# Im Kreis schreiben?



## Hans Hansen (3. September 2003)

Hallo Leute,

gibt es im PS eine einfache möglichkeit im Kreis zu schreiben? So das der Text ein Kreis ergibt, konnte da bis jetzt nix entdecken, ausser ein halben Bogen.

Hänge hier mal ein gif pic an. Das ist allerdings mit photoimpact erstellt. Das selbe würde ich gerne auch mit PS machen.


----------



## RonneldMcDonald (3. September 2003)

... genau aus diesem Grunde benutze ich auch Photoimpact zusätzlich als Texteffektzauberer ... Es ist schon mehr als peinlich, dass man für ein Programm wie Photoshop, was hunderte von Teuros kostet ohne kreative Kopfstände zu veranstalten nichtmal einen Kreistext machen kann ...
Und es gibt da noch einige andere Sachen, woran ein Photshopkünstler verzweifelt, was mit Uleads Grafikhighlight ein Kinderspiel ist. 

Okay, eine kleine aber umständliche Lösung (ab Version 6 natürlich nur) mit Umwegen gibts dennoch:

1. Schreibe deinen gewünschten Text gerade
2. Textwerkzeug wählen und auf Werkzeug "verkrümmten Text erstellen" Stil: Bogen und Biegung auf 100% so erhälst du einen Halbkreis!
3. Eine Hilfslinie AN DER UNTERKANTE des Texthalbkreises erzeugen
4. Ebene duplizieren und mit gedrückter Shifttaste (damit bleibt die Ebene in gleichbleibender horizontaler Position) nach unten verschieben, bis die Oberkante der duplizierten Textebene an der Hilfsline anschnappt.
5. Bearbeiten>transformieren>180Grad drehen > fertig ist dein Textkreis
6. Beide Ebenen gruppieren und drehen, dass der Text verdreht erscheint.

Viel Erfolg

Ich schreibe jedoch diese besonderen Textgebilde mit Photoimpact und speichere diese als PSD ab, die dann mit Photoshop als transparente Ebene verwendet werden kann - Textbearbeitung ist dann natürlich nicht mehr möglich ...

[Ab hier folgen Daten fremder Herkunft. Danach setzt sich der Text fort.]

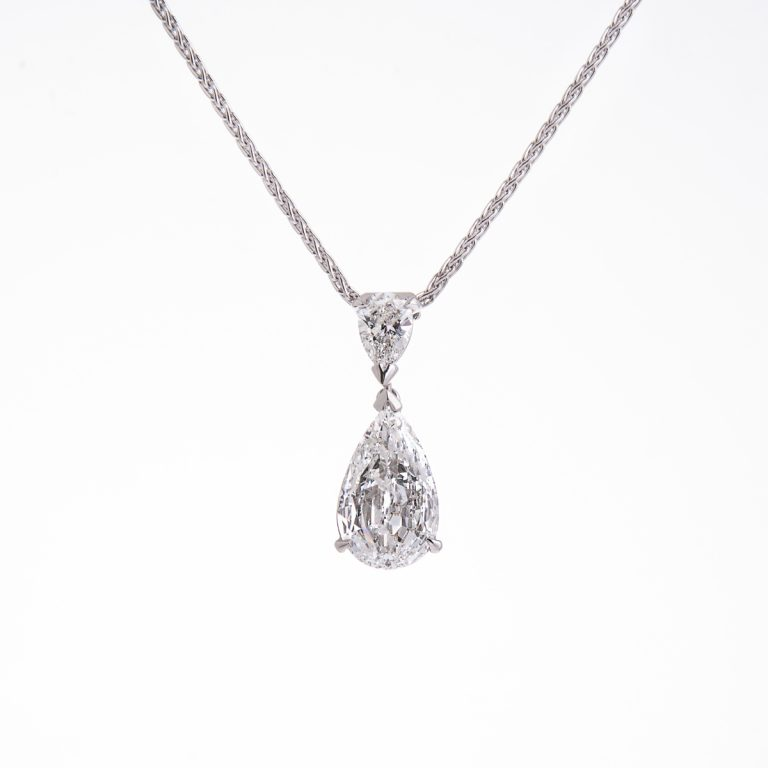 pear-cut-diamond-pendant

Eine teure Alternative ist das etwas betagte Textplugin PhotoGraphics von Extensis für textanimationen an Pfaden ...


----------



## Mythos007 (3. September 2003)

Nimm den Adobe Illustrator dafür ...


----------



## RonneldMcDonald (4. September 2003)

geht natürlich auch, aber nicht jeder Normalo kann sich Illustrator leisten und erst recht nicht sofort bedienen ...
Dann könnte ich auch sagen nehme Quark, Indesign, Freehand, Corel usw. mit denen sowas auch möglich ist ...

Wenn Hans Hansen bisher mit PhotoImpact hantiert hat und auf diese Boliden "umsteigt"  ist ganz schnell Frust da, weil diese (anfangs) nicht so intuitiv und per Guck&Klick-Assistenten für allerlei Arbeittschritte zu bedienen sind sondern nur mit 90% echter Hand- und Kopfarbeit in den Griff zu kriegen sind ...

Daher empfielt es sich neben Photoshop und Co für spezielle Aufgaben eben auch diese preiswerten aber ungemein nützlichen Lowbudgettools aus dem Ulead oder Jasc - Hause zuzulegen.


----------



## Hans Hansen (4. September 2003)

ok danke für die antworten, werde es dann im photoimpact erstellen und als psd abspeichern, hatte es als gif versucht, da hatte aber die qualität stark darunter gelitten gehabt.

Muss gestehen beide Programme noch nicht solange zu haben, daher war ich mir nicht sicher da doch was zu übersehen zu haben. Hätte Photoimpact eine Automatisierung bräuchte ich PS momentan garnicht.  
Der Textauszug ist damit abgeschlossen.